After the reports, Attorney General Christian Porter said he referred the accusations to the Australian Commission for Law Enforcement Integrity, an anti-corruption body that investigates federal agencies, since they related to government officials.

In a open letter signed by its board, and circulated by the Australian Securities Exchange, Crown’s directors said the company was being subjected to a deceitful campaign that had unfairly attempted to damage its reputation.

“Much of this unbalanced and sensationalized reporting is based on unsubstantiated allegations, exaggerations, unsupported connections and outright falsehoods,” the directors said.

“Crown has not sought to circumvent visa requirements or compromise any process of identification or verification for immigration purposes,” they added.
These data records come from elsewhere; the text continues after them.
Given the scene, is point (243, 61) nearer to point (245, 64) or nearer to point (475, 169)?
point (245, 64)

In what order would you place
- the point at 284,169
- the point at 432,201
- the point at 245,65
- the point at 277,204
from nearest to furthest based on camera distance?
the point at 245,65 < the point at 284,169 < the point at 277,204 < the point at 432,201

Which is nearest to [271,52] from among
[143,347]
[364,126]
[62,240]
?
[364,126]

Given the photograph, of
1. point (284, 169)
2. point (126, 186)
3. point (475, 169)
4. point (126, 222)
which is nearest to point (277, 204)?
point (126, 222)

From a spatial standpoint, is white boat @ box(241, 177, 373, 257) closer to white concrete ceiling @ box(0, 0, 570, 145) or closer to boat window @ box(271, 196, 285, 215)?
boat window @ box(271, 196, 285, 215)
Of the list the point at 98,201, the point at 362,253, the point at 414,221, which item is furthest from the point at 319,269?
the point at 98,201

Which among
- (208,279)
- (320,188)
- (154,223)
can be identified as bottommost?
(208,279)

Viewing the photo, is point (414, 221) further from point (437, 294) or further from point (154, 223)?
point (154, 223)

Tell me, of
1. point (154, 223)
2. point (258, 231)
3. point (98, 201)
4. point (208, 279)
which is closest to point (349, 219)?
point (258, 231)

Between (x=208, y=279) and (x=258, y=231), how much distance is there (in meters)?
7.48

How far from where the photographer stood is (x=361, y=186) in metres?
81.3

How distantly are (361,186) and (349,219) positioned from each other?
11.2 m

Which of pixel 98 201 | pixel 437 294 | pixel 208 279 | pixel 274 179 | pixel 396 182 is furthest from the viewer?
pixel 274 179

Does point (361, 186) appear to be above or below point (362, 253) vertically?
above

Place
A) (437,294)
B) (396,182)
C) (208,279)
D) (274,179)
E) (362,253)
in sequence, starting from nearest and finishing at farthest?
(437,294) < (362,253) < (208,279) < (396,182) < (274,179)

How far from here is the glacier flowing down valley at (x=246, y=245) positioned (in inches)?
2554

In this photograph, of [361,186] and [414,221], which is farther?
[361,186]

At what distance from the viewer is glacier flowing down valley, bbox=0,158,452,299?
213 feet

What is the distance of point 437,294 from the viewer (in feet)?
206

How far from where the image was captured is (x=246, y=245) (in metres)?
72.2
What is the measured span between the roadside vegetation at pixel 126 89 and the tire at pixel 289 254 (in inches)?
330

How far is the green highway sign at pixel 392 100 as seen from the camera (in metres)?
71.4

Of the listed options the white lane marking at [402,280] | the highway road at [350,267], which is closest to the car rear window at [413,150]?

Signatories included Crown’s Executive Chairman John Alexander, former finance department head Jane Halton, former communications minister Helen Coonan and Geoff Dixon, the former chief executive of Qantas Airways (QAN.AX).

Founder and major shareholder James Packer did not sign the letter, as the billionaire has no executive or board position, despite owning a fifth of the company.

The letter reiterated previous company statements that it had a comprehensive anti-money laundering program and a robust process for vetting junket operators, describing itself as “a highly reputable Australian and global tourism operator”.

A Crown spokeswoman did not immediately respond to an email seeking further explanation of the letter.

Crown shares had fallen 6.4% in three trading days since media started running the reports.

Crown also denied withholding market-sensitive information in a letter published separately that responded to an Australian Securities Exchange query whether it had withheld information that might have influenced trade in its shares.